Experimental Design Details
The first part of the survey asks the respondents a series of questions about themselves. This includes both a series of standard demographic questions and a set of questions to tests the respondents' knowledge in areas relevant to the survey. The questions on the respondents' demographics include: gender, age, level of education, religious observance, and, as a measure of political ideology, which party they supported in Turkey's most recent parliamentary elections. The surveyors also record the region and size of community where the respondent lives. The survey also asks the respondents' personal exposure to refugees.
The second part of the survey presents the experimental vignette. The respondents are told about refugees in Turkey, specifically, the following (translated into Turkish): "You know people are migrating to other countries because of the civil war in Syria. Turkey has already accepted more than 3 million refugees. But people still continue to migrate to Turkey and other countries. This issue has been discussed very much in Turkey. Suppose that the Turkish government decided to not accept the new-coming refugees anymore."
I had several objectives in crafting the vignette. The first was to keep the treatment short, as the survey was conducted in face-to-face interviews, and one concern is that people do not keep focus on long statements that are read out to them. The survey firm KONDA emphasized this point, based on their extensive experience in Turkey. Second, I decided not to give them the arguments for and against accepting refugees. The reason is that these arguments are complicated and many people are familiar with them anyway. Also, giving these arguments would add so much additional language to the vignette that it would be hard for people to process, increasing the risk that the treatments would get lost in that information.
The survey experiment comprises five variations (four treatments and one control) and differ in just one respect: to what extent international law or norms promote Turkey's continuing to accept refugees. The outcome is the degree to which the respondent supports "the government’s proposed new policy to start turning away additional refugees from Syria."
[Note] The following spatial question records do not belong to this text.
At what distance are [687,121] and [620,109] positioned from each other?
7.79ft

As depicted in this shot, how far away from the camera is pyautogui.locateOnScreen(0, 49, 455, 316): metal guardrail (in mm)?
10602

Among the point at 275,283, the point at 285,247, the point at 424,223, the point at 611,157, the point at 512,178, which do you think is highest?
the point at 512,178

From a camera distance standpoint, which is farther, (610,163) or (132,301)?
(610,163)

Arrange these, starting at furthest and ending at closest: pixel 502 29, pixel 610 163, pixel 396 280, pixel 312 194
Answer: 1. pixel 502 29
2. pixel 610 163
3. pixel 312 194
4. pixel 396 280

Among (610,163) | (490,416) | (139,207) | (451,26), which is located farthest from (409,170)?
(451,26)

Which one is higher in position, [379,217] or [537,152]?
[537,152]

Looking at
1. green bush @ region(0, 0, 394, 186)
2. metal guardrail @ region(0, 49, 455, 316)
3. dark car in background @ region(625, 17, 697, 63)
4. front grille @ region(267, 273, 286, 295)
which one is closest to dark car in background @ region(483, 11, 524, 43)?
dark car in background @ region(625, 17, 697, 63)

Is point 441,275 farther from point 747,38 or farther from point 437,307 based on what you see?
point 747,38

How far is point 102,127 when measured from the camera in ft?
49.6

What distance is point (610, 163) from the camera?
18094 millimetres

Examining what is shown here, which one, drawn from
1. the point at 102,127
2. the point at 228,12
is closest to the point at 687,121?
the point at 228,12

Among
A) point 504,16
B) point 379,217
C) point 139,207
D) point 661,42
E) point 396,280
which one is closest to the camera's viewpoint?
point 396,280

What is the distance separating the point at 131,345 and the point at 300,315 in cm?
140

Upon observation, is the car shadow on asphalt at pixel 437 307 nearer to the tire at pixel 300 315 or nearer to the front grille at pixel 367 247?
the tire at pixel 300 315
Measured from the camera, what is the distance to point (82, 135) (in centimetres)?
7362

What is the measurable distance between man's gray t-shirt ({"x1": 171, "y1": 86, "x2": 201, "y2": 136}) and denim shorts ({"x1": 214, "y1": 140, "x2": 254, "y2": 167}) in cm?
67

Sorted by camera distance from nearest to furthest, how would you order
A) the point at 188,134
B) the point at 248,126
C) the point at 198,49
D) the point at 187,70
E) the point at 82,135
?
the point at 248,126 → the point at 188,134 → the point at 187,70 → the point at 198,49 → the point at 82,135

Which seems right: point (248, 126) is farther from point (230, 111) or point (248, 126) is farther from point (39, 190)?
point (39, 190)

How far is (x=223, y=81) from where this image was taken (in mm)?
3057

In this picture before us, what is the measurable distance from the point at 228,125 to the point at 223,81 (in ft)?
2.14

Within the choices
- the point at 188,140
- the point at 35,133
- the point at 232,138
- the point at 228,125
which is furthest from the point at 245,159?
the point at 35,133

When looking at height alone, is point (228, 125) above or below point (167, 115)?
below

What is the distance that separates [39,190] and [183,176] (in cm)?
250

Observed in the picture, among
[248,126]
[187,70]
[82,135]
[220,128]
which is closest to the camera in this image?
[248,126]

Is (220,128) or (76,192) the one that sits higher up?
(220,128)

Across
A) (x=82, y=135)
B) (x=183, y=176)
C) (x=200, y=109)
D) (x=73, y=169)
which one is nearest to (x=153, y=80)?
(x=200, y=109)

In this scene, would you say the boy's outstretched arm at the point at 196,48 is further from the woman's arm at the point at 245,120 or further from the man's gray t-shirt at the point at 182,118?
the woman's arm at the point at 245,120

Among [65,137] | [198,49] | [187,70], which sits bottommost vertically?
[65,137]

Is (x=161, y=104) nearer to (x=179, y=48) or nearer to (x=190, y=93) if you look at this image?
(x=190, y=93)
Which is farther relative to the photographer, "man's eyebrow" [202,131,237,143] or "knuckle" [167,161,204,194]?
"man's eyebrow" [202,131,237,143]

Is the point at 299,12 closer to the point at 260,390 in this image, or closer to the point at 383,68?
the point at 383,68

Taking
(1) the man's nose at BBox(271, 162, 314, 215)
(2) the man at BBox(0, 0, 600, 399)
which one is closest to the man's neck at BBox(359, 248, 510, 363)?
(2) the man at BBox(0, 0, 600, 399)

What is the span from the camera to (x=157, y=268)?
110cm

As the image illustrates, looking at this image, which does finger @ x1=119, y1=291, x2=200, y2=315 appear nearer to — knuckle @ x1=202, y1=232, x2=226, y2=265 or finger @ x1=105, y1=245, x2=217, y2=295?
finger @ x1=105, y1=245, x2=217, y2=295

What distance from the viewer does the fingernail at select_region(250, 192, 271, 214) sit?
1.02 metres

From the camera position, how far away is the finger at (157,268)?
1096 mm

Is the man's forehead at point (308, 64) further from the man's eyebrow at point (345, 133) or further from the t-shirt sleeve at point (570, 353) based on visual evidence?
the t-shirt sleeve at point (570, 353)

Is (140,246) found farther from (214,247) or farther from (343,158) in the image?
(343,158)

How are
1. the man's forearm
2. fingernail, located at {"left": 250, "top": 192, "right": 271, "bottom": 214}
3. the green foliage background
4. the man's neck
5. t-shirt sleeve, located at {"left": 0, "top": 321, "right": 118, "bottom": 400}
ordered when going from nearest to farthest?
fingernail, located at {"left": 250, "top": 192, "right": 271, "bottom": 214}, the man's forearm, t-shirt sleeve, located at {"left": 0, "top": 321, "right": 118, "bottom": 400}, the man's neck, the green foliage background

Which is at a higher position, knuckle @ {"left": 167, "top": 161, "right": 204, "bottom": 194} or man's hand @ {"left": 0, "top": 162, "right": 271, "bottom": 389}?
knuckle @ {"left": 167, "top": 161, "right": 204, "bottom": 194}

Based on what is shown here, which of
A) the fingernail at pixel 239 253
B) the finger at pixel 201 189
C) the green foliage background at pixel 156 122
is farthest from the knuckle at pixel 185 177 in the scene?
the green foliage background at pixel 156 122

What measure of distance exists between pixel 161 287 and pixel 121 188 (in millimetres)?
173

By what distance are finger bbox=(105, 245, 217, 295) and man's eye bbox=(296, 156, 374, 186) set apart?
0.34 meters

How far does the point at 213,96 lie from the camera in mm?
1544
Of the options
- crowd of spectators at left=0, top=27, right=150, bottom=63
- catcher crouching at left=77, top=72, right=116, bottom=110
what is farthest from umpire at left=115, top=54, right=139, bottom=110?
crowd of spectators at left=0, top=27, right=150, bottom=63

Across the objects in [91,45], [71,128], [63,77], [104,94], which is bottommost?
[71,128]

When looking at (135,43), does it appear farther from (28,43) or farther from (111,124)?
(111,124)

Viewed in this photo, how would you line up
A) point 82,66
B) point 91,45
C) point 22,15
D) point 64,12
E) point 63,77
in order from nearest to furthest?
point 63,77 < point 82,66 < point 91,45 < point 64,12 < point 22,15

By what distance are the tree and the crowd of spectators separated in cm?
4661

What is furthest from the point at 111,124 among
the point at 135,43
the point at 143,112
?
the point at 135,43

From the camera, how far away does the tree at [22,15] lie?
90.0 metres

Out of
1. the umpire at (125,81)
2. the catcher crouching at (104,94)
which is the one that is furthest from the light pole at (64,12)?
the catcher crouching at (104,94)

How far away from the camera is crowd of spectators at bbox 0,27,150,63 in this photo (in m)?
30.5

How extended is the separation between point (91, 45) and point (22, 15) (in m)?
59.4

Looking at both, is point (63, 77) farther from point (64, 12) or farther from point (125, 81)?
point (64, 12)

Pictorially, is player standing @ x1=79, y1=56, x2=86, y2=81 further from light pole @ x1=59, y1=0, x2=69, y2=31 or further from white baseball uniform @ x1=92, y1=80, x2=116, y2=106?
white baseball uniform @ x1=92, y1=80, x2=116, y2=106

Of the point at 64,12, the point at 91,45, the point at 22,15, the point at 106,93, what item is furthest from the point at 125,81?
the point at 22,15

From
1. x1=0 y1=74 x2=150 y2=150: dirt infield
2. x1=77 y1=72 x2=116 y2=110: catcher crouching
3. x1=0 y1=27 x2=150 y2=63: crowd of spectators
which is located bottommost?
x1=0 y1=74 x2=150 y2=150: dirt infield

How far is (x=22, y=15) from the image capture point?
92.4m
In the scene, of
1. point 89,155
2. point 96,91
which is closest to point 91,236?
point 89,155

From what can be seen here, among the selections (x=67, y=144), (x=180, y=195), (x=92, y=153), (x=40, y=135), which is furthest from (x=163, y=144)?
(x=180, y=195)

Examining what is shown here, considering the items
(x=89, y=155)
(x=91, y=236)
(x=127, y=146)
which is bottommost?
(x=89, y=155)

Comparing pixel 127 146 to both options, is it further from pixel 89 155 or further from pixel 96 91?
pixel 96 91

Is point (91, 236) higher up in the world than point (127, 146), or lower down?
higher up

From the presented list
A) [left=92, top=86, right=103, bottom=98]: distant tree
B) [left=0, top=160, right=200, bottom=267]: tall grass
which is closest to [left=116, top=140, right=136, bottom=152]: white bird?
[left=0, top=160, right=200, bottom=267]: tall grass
The first version, which provides no information on international norms, is intended as a control.The second version, that international law requires Turkey to accept refugees, is intended to test the effect of binding international law on citizens' foreign policy preferences. This treatment will be effective in promoting willingness to accept refugees if and only if respondents view international law as a constraining force-- either because they expect that non-compliance will trigger sanctions (through international shaming, ostracizing, economic, or military), because violating it would be immoral, or because its widespread acceptance signals that complying would also be desirable for Turkey. The third version, that Turkey is one of many countries that has promised other countries to accept all arriving refugees, is intended to test the effect of people's valuing upholding international commitments. This treatment is similar to the international law treatment above, but it emphasizes the effect of voluntary, "bottom-up" commitment, as opposed to the "top-down" imposition of rules on a country and its citizens. The fourth version, that many other countries have accepted refugees and plan to continue doing so, is intended to test the effect of acculturation, or people taking some action because others are taking it. The fifth version, that Turkey is not obligated under international law to accept all arriving refugees, is -- like the second version -- intended to test the effect of the effect of binding international law on citizens' foreign policy preferences, but in the negative. This treatment will be effective in reducing willingness to accept refugees if and only respondents view international law as a constraining force, and knowing that it does not constrain shapes their view on the policy for one reasons above (sanctions, morality, or signaling).